(Saved entries)
******************************

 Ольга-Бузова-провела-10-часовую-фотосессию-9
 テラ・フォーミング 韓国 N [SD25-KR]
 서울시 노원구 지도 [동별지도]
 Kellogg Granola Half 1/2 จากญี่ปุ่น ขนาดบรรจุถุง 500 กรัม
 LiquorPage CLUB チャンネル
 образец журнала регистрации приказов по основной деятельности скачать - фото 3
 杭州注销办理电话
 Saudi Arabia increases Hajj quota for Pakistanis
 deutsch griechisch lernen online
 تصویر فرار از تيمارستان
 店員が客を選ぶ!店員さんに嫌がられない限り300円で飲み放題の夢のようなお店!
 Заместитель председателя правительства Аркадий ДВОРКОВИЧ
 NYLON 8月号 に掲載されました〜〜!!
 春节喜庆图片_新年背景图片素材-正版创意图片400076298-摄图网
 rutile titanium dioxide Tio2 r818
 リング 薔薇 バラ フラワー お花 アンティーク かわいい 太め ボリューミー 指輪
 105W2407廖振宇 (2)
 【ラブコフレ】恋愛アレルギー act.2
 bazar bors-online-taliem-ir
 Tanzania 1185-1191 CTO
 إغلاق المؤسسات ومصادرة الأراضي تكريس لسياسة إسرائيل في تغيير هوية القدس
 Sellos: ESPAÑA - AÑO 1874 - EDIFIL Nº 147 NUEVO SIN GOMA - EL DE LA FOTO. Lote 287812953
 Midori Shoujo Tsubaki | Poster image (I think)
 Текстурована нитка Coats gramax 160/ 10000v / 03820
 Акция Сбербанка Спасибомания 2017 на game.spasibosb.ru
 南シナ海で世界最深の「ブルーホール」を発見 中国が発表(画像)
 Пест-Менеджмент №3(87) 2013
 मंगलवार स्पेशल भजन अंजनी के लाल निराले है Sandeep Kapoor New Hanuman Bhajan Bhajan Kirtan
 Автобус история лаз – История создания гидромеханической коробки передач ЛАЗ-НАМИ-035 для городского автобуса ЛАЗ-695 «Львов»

******************************

Go through the entries and copy each line holding the string "online".

 deutsch griechisch lernen online
 bazar bors-online-taliem-ir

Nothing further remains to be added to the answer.